There are still a few outlets that cultivate a more subtle and sober iteration of this kind of first-person writing, some of them connected to book publishing. There’s Hazlitt, launched by Random House Canada, and Lenny Letter, which now has a publishing imprint, and Catapult, which describes itself as a book publisher with a daily online magazine. (The managing editor of Catapult is Nicole Chung, who previously worked for the Toast.) But the genre’s biggest migration has been to TinyLetter, an e-mail newsletter platform. Gould, who writes a newsletter called Can’t Complain, suggested that TinyLetters are doing what personal blogs did fifteen years ago: allowing writers to work on their own terms and reach “small readerships in an intimate, private-feeling, still public enough way.” Carrie Frye, formerly the managing editor of the Awl, also has a TinyLetter. She told me that it seemed like “writers—particularly female writers—had said, ‘O.K., I’m going to make an Internet on which my essays go out in pneumatic tubes to just who I want them to go to, and no one else.’ ”

It’s clear, in any case, that the personal-essay boom is over. If it had already peaked by the time Bennett wrote about it, in the fall of 2015, we can locate its hard endpoint about a year later, in November of last year. After the Presidential election, many favored personal-essay subjects—relationships, self-image, intimate struggle—seemed to hit a new low in broader social relevance. “I feel like the 2016 election was a reckoning for journalism,” Hepola wrote to me. “We missed the story. Part of why we missed it might have been this over-reliance on ‘how I feel about the day’s news’—and now the journalism world recognizes that we need to re-invest in reporting.” Killingsworth echoed this, talking about her work at the Awl and the Hairpin: “I want to encourage people to talk about mostly anything other than themselves.”

There’s been a broader shift in attitudes about this sort of writing, which always endured plenty of vitriol. Put simply, the personal is no longer political in quite the same way that it was. Many profiles of Trump voters positioned personal stories as explanations for a terrible collective act; meanwhile, Clinton’s purported reliance on identity politics has been heavily criticized. Individual perspectives do not, at the moment, seem like a trustworthy way to get to the bottom of a subject. (Even Tizon’s piece, which was published posthumously and uses his damning closeness to his subject as a way to elucidate the otherwise invisible captivities of the Filipino katulong servant class, prompted an immediate backlash—which then prompted a backlash to the backlash, mainly among those who think Western readers have misunderstood Tizon’s understanding of his own position.) Writers seem less interested in mustering their own centrality than they were, and readers seem less excited at the prospect of being irritated by individual civilian personalities. “The political landscape has been so phantasmagoric that even the most sensationally interesting personal essays have lost some currency when not tied head-on to the news,” Bennett said in an e-mail. “There just hasn’t been much oxygen left for the kinds of essays that feel marginal or navel-gazey.” These days, she tends to see pitches “that center on systemic rather than personal trauma,” she added, “or on orienting personal trauma in our berserk new reality.”

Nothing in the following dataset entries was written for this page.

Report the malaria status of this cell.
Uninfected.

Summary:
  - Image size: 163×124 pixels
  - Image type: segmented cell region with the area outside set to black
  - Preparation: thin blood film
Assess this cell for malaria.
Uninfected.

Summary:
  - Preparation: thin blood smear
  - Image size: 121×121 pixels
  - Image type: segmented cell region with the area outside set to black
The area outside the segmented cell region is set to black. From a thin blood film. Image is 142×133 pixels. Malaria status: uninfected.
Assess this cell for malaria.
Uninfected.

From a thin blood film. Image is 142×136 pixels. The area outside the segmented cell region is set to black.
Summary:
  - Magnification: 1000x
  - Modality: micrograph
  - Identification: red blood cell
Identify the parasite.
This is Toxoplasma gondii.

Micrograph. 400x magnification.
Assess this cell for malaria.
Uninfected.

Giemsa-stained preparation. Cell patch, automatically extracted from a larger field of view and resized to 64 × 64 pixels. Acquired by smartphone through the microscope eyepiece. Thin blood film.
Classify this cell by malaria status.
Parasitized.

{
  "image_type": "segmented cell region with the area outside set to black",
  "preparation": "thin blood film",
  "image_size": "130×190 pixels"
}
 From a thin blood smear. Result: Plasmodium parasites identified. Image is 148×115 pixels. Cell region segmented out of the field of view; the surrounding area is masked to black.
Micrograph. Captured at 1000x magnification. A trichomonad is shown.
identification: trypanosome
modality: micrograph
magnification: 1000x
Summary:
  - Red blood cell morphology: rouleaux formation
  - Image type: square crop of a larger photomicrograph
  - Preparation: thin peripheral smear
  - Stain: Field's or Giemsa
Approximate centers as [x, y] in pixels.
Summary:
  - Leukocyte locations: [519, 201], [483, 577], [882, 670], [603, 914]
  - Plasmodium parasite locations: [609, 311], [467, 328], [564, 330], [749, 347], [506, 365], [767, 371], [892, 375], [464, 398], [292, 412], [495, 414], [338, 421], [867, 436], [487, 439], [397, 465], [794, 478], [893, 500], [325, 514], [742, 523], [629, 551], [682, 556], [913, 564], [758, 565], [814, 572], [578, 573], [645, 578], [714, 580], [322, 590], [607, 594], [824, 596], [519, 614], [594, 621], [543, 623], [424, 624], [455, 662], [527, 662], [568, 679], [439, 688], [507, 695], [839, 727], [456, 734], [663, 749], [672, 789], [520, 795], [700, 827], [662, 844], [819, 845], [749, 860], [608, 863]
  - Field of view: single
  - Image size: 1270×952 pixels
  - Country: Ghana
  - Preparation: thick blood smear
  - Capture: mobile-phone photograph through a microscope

No more lost-tampon essays, in other words, in the age of Donald Trump. And yet I find myself missing aspects of the personal-essay Internet that the flashiest examples tended to obscure. I still think of the form as a valuable on-ramp, an immediate and vivid indication of a writer’s instincts—one that is accessible to first-time writers and young people who haven’t developed experience or connections. The Internet made the personal essay worse, as it does for most things. But I am moved by the negotiation of vulnerability. I never got tired of coming across a writerly style that seemed to exist for no good reason. I loved watching people try to figure out if they had something to say.